**Instructions to follow**
Output the lines between the one holding "Of the provided options" and the one holding "4. (417,242)", inclusive, reproducing them verbatim.

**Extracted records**

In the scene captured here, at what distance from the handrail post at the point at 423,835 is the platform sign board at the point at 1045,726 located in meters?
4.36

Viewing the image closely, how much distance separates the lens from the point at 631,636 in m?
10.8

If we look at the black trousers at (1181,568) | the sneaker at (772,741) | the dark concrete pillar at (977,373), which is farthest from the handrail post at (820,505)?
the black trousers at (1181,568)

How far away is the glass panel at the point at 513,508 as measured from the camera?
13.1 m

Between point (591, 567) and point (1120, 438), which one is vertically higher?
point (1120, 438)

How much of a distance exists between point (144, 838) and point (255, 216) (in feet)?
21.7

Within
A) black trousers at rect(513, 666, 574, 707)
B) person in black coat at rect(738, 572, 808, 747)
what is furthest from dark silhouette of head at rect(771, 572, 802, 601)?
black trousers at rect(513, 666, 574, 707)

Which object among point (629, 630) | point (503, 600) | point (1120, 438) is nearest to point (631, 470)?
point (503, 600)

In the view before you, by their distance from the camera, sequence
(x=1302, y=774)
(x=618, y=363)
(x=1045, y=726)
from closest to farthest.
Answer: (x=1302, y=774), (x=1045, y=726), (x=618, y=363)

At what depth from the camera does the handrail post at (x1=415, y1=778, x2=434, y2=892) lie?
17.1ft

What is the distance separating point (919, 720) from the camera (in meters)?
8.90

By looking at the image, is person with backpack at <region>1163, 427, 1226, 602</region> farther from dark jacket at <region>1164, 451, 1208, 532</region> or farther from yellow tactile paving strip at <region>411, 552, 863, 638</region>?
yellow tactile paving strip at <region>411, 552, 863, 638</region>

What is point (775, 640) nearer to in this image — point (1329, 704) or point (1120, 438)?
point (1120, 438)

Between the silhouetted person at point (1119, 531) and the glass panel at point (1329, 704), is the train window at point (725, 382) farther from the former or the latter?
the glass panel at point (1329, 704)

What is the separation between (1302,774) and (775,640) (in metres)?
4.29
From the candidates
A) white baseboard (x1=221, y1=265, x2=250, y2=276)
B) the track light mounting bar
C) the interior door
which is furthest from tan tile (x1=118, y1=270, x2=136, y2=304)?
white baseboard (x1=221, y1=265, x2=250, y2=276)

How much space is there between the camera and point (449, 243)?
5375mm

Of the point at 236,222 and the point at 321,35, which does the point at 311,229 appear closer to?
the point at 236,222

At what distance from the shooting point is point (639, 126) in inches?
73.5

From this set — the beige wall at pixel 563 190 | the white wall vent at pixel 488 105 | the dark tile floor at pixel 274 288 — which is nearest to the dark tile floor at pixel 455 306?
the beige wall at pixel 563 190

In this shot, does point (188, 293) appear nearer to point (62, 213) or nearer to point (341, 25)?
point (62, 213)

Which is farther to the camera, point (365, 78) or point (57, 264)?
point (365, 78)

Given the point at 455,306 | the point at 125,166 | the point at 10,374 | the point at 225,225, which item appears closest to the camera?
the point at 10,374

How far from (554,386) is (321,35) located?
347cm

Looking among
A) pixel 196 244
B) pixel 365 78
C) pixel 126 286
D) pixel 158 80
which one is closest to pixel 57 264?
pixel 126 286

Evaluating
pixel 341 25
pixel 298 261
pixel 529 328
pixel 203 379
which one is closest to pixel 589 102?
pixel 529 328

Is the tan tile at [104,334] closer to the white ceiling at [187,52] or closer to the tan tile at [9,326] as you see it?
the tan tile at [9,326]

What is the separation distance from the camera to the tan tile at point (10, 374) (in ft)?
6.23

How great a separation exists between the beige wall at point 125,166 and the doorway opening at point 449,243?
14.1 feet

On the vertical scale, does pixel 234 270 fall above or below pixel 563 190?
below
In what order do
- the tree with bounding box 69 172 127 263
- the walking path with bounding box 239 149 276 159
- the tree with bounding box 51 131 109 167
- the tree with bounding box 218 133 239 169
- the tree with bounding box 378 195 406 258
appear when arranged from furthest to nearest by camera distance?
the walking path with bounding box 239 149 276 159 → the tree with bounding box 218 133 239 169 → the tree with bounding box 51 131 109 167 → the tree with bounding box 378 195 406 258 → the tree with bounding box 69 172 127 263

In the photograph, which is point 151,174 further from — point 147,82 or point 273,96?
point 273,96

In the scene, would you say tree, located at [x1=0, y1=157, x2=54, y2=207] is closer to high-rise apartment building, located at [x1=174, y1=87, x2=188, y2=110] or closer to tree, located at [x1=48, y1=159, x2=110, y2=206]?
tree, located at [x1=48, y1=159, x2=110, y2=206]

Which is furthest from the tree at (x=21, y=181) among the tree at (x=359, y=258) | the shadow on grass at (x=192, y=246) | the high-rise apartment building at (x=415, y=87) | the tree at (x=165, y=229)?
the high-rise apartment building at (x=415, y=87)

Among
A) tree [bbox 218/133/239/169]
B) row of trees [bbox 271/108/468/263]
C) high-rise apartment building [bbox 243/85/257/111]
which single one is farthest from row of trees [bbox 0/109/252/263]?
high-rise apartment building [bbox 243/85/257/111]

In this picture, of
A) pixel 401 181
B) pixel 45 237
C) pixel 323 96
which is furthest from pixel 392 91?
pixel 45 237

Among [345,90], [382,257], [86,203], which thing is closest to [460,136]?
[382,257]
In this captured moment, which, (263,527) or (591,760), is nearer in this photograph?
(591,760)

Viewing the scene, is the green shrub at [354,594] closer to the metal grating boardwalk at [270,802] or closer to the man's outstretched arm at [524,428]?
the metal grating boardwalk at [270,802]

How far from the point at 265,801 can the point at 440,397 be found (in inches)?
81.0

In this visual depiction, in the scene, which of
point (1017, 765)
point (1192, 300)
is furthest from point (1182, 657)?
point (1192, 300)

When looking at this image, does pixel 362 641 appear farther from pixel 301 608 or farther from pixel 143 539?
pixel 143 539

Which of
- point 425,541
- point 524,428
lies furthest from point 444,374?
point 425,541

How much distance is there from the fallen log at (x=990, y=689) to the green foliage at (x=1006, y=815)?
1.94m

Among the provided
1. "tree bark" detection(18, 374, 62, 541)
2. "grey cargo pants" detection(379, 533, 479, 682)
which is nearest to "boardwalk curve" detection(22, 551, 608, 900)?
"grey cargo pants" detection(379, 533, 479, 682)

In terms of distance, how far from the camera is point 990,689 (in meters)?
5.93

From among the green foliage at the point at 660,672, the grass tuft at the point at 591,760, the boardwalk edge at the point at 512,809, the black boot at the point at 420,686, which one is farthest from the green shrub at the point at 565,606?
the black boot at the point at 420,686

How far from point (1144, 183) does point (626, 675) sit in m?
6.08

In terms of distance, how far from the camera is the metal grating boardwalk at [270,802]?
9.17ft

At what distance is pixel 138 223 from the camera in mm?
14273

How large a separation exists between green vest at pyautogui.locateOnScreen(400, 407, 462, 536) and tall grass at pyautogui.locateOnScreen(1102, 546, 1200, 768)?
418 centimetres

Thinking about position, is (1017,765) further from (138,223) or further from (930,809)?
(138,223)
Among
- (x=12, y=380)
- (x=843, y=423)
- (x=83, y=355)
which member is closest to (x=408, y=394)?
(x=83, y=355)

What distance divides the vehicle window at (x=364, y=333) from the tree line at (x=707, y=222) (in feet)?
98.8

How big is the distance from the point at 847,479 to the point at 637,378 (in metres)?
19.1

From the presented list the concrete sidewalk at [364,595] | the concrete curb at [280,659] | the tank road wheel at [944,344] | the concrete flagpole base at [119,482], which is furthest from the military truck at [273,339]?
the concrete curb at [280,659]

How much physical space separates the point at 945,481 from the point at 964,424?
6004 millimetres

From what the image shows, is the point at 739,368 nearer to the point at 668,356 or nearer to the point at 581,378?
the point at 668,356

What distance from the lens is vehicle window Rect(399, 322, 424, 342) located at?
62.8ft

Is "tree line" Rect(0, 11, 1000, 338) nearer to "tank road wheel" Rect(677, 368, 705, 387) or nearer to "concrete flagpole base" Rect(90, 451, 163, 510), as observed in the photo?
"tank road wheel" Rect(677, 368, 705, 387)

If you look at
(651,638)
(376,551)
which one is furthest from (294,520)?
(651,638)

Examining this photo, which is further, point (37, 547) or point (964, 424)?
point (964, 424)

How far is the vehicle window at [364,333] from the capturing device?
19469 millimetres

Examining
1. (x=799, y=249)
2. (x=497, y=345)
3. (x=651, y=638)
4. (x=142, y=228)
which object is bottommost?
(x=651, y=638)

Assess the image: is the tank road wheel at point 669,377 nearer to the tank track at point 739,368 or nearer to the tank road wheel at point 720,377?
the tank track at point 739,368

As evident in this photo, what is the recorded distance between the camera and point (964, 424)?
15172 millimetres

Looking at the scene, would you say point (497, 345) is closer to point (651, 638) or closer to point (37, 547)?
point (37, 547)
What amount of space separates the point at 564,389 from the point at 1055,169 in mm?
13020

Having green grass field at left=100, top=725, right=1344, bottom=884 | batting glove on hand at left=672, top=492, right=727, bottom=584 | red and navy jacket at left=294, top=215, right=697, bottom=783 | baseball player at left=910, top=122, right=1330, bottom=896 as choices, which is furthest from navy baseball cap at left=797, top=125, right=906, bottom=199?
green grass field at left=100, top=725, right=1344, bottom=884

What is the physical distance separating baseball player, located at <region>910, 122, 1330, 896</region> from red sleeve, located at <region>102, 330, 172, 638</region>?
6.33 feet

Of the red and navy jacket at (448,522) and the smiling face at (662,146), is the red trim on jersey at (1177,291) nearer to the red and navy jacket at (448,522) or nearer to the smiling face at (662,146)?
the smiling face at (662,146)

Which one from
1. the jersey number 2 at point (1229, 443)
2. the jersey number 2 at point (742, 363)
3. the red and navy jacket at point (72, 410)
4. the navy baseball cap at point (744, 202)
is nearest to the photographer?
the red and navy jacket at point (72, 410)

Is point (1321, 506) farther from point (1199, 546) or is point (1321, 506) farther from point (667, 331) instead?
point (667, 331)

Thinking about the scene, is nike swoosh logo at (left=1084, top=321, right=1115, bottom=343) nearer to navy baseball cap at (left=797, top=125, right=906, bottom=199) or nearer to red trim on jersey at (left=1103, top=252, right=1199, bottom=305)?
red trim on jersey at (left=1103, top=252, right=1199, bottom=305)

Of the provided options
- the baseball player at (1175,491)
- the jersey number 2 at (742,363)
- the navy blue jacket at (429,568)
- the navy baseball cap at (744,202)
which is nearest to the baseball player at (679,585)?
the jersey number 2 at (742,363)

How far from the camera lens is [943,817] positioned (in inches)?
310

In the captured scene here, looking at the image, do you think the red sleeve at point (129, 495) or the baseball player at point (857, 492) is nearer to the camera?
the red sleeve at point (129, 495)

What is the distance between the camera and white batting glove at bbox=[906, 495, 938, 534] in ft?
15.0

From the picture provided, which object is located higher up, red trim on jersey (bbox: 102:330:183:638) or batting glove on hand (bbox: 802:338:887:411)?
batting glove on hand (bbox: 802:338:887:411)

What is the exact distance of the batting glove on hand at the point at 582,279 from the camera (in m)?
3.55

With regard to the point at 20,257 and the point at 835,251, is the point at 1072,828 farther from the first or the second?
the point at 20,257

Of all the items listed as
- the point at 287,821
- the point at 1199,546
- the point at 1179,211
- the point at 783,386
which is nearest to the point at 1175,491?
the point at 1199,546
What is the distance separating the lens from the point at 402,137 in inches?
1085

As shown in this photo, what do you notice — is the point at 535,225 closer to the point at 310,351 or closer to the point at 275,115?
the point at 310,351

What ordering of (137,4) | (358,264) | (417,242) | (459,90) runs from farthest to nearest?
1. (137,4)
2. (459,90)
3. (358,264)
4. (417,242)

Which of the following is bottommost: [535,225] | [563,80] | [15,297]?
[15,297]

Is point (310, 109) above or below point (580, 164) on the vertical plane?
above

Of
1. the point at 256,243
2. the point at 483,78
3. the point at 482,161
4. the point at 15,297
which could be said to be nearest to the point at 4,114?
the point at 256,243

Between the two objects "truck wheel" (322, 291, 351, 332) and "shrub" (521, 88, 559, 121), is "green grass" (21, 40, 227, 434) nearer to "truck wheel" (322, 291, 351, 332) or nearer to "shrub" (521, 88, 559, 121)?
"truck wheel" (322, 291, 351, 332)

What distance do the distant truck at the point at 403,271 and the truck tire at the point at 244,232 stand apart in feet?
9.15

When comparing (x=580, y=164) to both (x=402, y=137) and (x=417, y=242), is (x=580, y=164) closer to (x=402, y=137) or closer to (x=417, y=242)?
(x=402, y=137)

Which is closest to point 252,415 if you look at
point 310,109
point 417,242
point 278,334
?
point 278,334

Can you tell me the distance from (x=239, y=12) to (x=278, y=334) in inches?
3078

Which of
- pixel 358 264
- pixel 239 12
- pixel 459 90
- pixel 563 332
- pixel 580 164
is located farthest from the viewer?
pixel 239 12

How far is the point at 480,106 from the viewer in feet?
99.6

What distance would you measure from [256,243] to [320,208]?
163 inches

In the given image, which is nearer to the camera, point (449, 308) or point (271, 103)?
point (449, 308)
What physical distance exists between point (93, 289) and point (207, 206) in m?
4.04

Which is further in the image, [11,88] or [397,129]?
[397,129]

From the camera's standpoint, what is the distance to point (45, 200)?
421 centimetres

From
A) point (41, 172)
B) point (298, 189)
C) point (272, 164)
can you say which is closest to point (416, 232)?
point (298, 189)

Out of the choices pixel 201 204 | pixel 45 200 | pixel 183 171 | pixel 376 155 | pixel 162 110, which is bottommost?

**Completed exercise**
Of the provided options
- the baseball player at (1175,491)
- the jersey number 2 at (742,363)
- the navy blue jacket at (429,568)
- the navy baseball cap at (744,202)
which is nearest to the baseball player at (679,585)?
the jersey number 2 at (742,363)

How far from the camera lens is [943,817] positioned (in inches)?
310

In the captured scene here, looking at the image, do you think the red sleeve at point (129, 495) or the baseball player at point (857, 492) is nearer to the camera?
the red sleeve at point (129, 495)

What is the distance between the camera and white batting glove at bbox=[906, 495, 938, 534] in ft?
15.0

From the picture provided, which object is located higher up, red trim on jersey (bbox: 102:330:183:638) or batting glove on hand (bbox: 802:338:887:411)?
batting glove on hand (bbox: 802:338:887:411)

What is the exact distance of the batting glove on hand at the point at 582,279 from the camera (in m)?
3.55

With regard to the point at 20,257 and the point at 835,251, is the point at 1072,828 farther from the first or the second?
the point at 20,257

Of all the items listed as
- the point at 287,821
- the point at 1199,546
- the point at 1179,211
- the point at 783,386
which is nearest to the point at 1175,491?
the point at 1199,546
What is the distance separating the lens from the point at 402,137 in inches?
1085

As shown in this photo, what do you notice — is the point at 535,225 closer to the point at 310,351 or closer to the point at 275,115?
the point at 310,351

What ordering of (137,4) | (358,264) | (417,242) | (459,90) runs from farthest to nearest?
1. (137,4)
2. (459,90)
3. (358,264)
4. (417,242)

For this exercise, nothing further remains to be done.